Look around for a better one and polish it up.
Acetone is good for smoothing over cracks and dings.
You can even use it to melt down a piece of plastic off a stuffed wheel to fill large cracks.
Practice on a old one.
Cheers
Jeff

Alex Blair (RIP) 30-09-12 02:13

Spar varnish
 
Quote:

Originally Posted by Scott Hamilton (Post 170936)
Still in the process of sanding the surface of the wooden steering wheel and things are progressing. The integrity and condition of the wood after a light sanding shows that they knew how to make things last in the old days. It's surprising that it has lasted in such a good condition for the best part of 70 years. As you can see improvisation for a work stand was used to allow the best positioning for sanding.

I am not sure what type of timber was used but it has a fairly tight grain and a beautiful colour when sanded. Once it is given a final clear coat it should look great.

There are so many types of clear vanish / clear coats available, what type would be the most suitable to use to withstand moisture?

I have sent my gauge cluster out of my C60 to Bob Moseley to be restored and am looking forward to seeing the finished item.

I am sending my other steering wheel to be repaired as there are a number of cracks and deterioration of the plastic. I am sending it to 'Pearlcraft' - http://www.pearlcraft.com.au/welcome.htm , who has a high reputation for restoring all types of plastic / bakelite steering wheels. Although not cheap @ $600 for complete repair the resulting quality is second to none and you only hopefully have to do it once. :thup2:

Scott..
Use spar varnish..
It is a different varnish for outdoor applications. Any wood stored outside is going to be exposed to a wide range of temperatures and weather, as well as a good dose of damaging UV rays. These elements serve to break down the finish over time. Furthermore, changes in humidity cause the wood to expand and contract, and a standard indoor finish would simply crack and deteriorate under these conditions. Spar varnishes are typically designed to not only protect the wood, but also give it the flexibility and UV protection it needs to last for years. And the name “spar varnish” comes from the boating world, where the long wooden poles that support the sails are know as spars. So a spar varnish needs to be one that can withstand the rigorous conditions of seafaring life.

Private_collector 21-10-12 12:53

Canungra
 
Scott,

I really enjoyed Canungra, but I would happily forgoe (? spelling) the pleasure to take delivery of that vehicle too :D :D :D

Cooooooool!

Wanna swap :devil:

Jeff Gordon 21-10-12 13:01

Hi Scott, that half track looks familiar!
Great stuff!
Shame you were not at Canungra there was an awesome DiamontT White Half track there.
Cheers
Jeff

Ryan 06-04-13 10:35

Yeah, never set time limits as you will only dissapoint yourself. Something always comes up. All part of the struggle, I mean adventure. :)

Private_collector 25-04-13 06:15

:thup2: :salute:

Mike Cecil 06-07-13 02:28

Seal that concrete!
 
Scott,

Before you put ANYTHING on that lovely concrete, consider waiting till its cured then proof coat it with a penetrating concrete sealant. I used liquid Perspex in a previous shed and it worked a treat. Concrete dust was nil, sweeping up and removing oil drops was easy. Gave it two coats to leave a slick slightly gloss finish, so had to take a little care if it got wet, but ended in a much tidier and dust-free shed/work environment.

__Extracted material__:
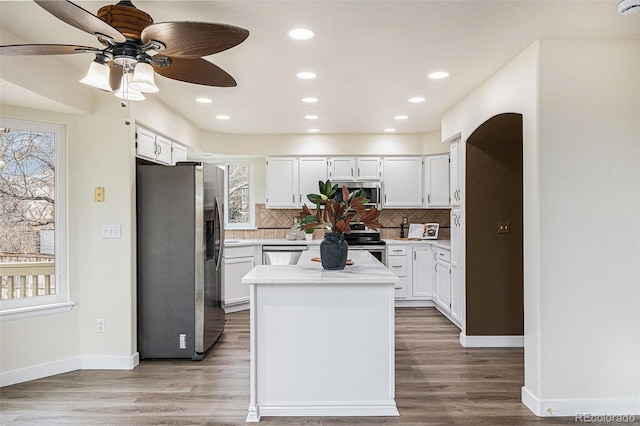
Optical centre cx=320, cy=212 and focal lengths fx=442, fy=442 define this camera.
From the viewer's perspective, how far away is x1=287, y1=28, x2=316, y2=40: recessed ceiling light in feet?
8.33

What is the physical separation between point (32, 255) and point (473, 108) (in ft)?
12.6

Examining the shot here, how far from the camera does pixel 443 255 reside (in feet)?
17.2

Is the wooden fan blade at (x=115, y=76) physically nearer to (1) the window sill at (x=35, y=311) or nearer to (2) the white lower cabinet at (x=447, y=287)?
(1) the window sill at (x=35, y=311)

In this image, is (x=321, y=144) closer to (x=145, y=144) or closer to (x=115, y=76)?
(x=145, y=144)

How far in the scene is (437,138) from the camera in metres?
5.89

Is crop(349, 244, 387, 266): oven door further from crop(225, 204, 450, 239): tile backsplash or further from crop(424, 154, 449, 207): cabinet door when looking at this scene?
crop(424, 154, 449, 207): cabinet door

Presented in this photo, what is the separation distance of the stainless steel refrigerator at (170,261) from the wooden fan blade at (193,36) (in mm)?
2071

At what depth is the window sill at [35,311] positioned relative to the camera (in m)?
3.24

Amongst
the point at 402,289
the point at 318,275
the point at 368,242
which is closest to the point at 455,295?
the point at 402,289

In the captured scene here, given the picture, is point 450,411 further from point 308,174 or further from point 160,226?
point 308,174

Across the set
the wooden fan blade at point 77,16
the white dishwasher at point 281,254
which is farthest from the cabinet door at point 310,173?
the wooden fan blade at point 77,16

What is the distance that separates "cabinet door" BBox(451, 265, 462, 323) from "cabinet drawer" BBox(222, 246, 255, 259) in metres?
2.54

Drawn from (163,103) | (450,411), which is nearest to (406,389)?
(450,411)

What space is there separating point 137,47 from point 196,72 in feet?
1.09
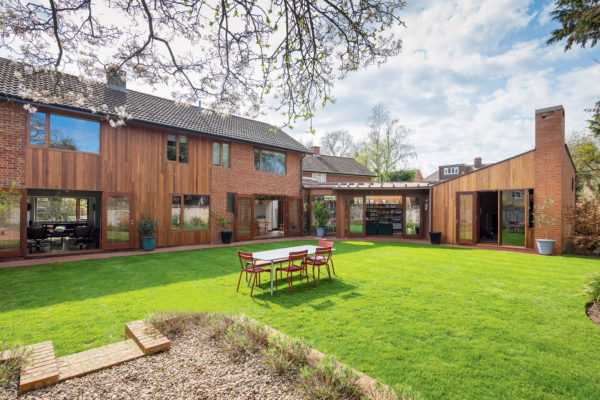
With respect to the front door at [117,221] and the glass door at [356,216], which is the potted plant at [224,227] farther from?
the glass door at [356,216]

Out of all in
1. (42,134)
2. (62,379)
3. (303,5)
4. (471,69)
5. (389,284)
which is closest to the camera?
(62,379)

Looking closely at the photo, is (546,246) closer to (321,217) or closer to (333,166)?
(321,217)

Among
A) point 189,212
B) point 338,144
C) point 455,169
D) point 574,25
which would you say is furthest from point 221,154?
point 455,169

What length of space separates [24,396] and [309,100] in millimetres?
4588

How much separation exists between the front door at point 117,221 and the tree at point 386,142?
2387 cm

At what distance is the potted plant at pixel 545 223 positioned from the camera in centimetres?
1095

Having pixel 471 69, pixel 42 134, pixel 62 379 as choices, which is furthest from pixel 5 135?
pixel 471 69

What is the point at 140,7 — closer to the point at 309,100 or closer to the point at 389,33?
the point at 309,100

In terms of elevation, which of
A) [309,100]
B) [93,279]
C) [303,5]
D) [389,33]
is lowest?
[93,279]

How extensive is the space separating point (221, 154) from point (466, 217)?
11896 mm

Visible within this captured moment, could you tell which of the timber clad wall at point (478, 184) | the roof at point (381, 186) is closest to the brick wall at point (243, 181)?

__Stated problem__: Please retype the part of the forum thread that opens with the words containing "You can even" and closes with "Hamilton (Post 170936)". The entries have nothing to do with the work asked of you here.

__Answer below__:
You can even use it to melt down a piece of plastic off a stuffed wheel to fill large cracks.
Practice on a old one.
Cheers
Jeff

Alex Blair (RIP) 30-09-12 02:13

Spar varnish
 
Quote:

Originally Posted by Scott Hamilton (Post 170936)